▶ [What you are asked to do]: Return each line of the data below exactly, omitting any pictures.

▶ [Source data]:
· · · · · · ·
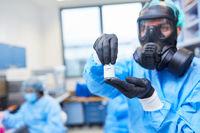 Forscher im Labor mit Ampulle Covid-19 Impfstoff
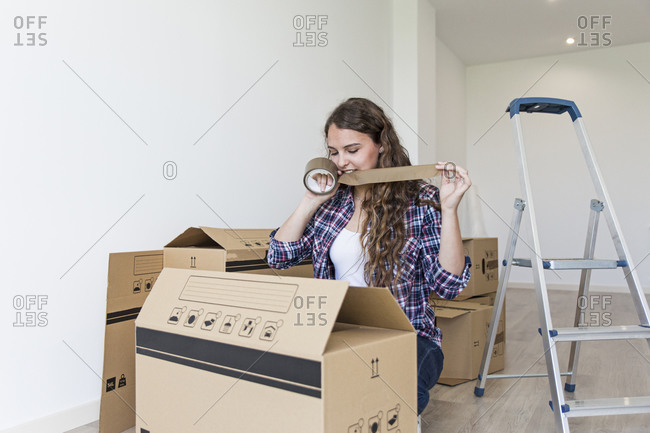 Cute female sitting near carton boxes and ladder cutting duct tape with teeth in empty apartment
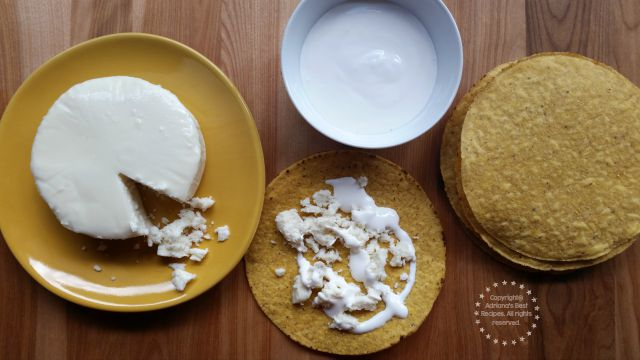 Making tostadas with cream and crumbled queso fresco as a side for the chicken pozole #ABRecipes #TASTE15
· · · · · · ·
▶ [Written answer]:
 Forscher im Labor mit Ampulle Covid-19 Impfstoff
 Cute female sitting near carton boxes and ladder cutting duct tape with teeth in empty apartment
 Making tostadas with cream and crumbled queso fresco as a side for the chicken pozole #ABRecipes #TASTE15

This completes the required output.